Total, Stellantis, LVMH, Sanofi…: French locomotives are holding up for the moment
Posted Jul 28, 2022 5:57pmUpdated July 28, 2022 at 6:28 p.m
Looking in the rear-view mirror, the majority of the big French groups can congratulate themselves on the progress made in the first half. In a more than chaotic context – from the return of war on European soil to inflation from China’s “zero Covid” policy – many representatives of the CAC 40 are posting good, even very good financial results.

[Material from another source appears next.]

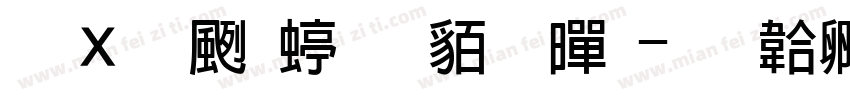 卢文辉经典粗黑字体转换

In this uninterrupted salvo of financial publications, Total, Air Liquide, Stellantis, Airbus, Schneider Electric, Sanofi, LVMH (owner of “Echos”) or Saint-Gobain raised the earnings bar at the beginning of the year. Some have been driven by the rise in energy prices, others by consumers’ renewed appetite or their ability to impose price increases on their customers.
drop the masks
Other big names in French capitalism have finally blamed the fallout from the health crisis. The rooms of the Accor hotels are occupied again, the SNCF TGVs are filling up with passengers. Even Unibail has returned to normal crowds in its malls. “At the beginning of the second quarter, masks were still mandatory on public transport, but as soon as this was lifted, the number of visitors increased again,” emphasizes Jean-Marie Tritant, CEO of Unibail-Rodamco-Westfield.
But the sky of the tricolor economy is far from clear. Not to mention the EDF case, bathed in very bright red by the throes of the atom, inflation, galloping at different speeds depending on the sector, has put a certain number of sectors under severe pressure. Starting with the great food chain, where some links struggle more than others. If Carrefour, like Danone, was able to digest the labels’ waltz perfectly, this is less true of Casino or the Bel Group, the manufacturer of the laughing cow, or Nestlé, which is certainly Swiss.
In short, those who arrive weakened in times of severe turbulence are in contention as always, while those returning with a triumphant record seize the opportunity to widen the gap. The latter can therefore look calmly, but with a touch of concern, to the second half of the year, which will be clearly characterized by the consequences of inflation on purchasing power, the approaching peak of the Russian gas crisis, the weak euro and the strong dollar and the tormenting lack of staff. The possible (probable?) onset of a recession is now on everyone’s lips.